You can never be too cautious
When it comes to getting dressed, loading the guns, and being out in the field, slow and steady wins the race every time. My dad taught me that a gun is a tool, and like any tool, a gun can malfunction. It's important to take cautious measures to ensure the safety of yourself, your dog, and other hunters around you, and this is the most imperative aspect of the sport. At the same time, lots of movement, noise or rowdy behavior can scare off prey and essentially mess up the plans of your day. For this reason, there are many important rules that hunters must follow in order to ensure they are not hurting themselves or the land they are hunting on.
Patience is key
Patience goes hand in hand with being steady. A lot of hunting is really just waiting around in the cold for something to happen. Naturally, these conditions lead to hunters feeling frustrated, defeated and even bored.

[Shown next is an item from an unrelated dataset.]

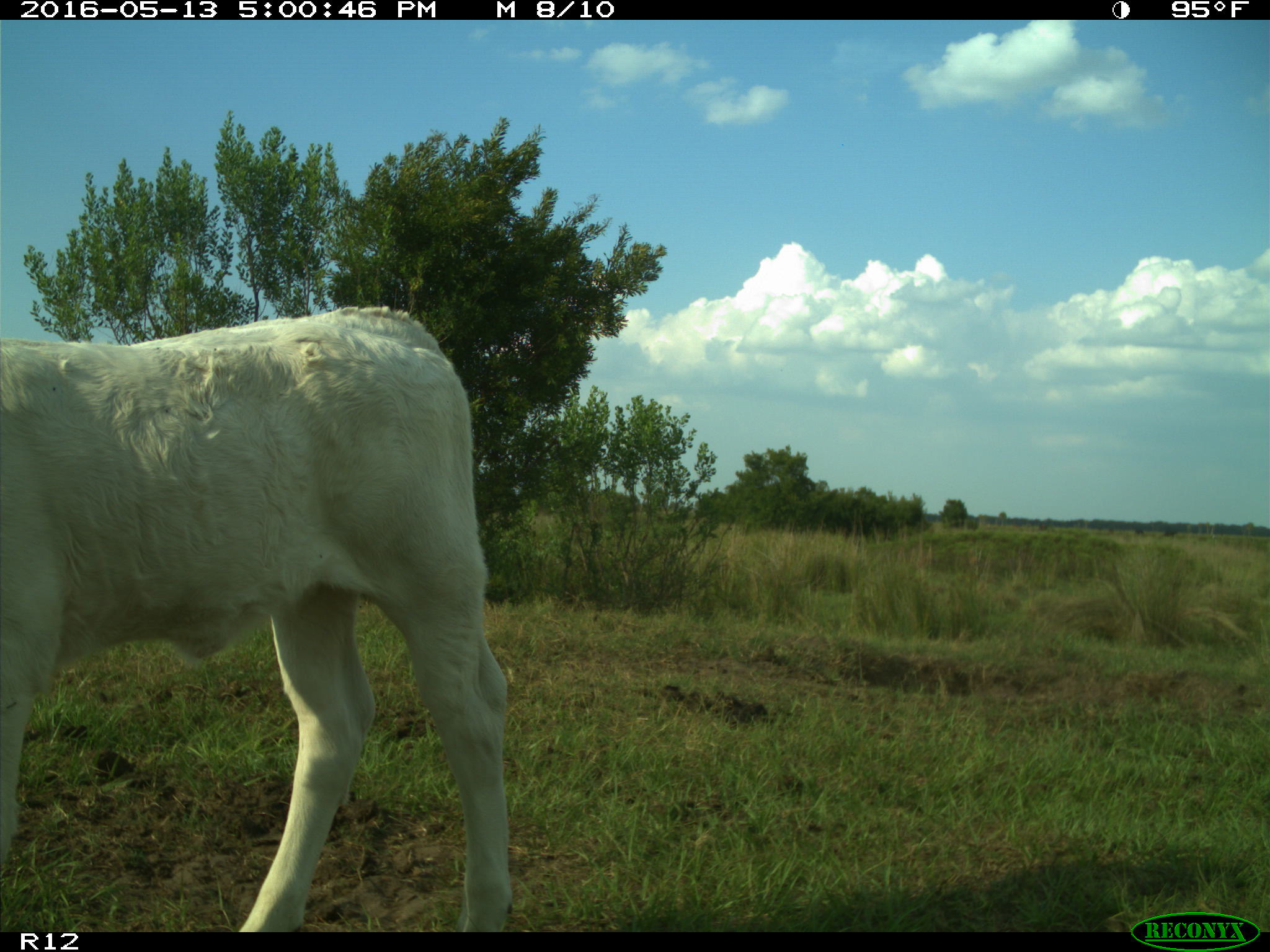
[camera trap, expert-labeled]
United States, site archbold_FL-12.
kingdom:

Nonetheless, though, being patient is always worth the adrenaline rush that comes with the explosion from the barrel. Patience is key in every facet of life, and good things come to those who wait.
Humankind is losing touch with nature at an alarming rate
The number of misconceptions, controversies, and fake news surrounding the sport of hunting are too overwhelming to debunk. Most of the time they are spoken out of ignorance as well. But from years of experience, I can honestly say that hunting has taught me more about nature than any biology class ever has. You learn to read the signs that the earth, water, air, and animals are trying to show you. You also learn about the imperativeness of trying to save it all in a time when our planet is being threatened. Through this, I have learned truly how out of touch we are with our own planet, and how important it is to start acting now.
Although my days of hunting are long since over, these lessons have stuck with me all the while. Since my days of hunting have ended, I have stopped eating meat and dairy and consequently become an animal rights activist. Ironic, I know. I pride myself in being able to see both sides of the spectrum though. Hunting is a dying art and lifestyle for many people, and it is also very helpful to our Earth and the beings that live on it. There is beauty in destruction, so they say, and more beauty than I can name in the true essence of how life is created and destroyed. More often than not, all hunters are all animal lovers and lovers of our Earth too. It is this sport, however, that has taught me the most about what it means to be alive.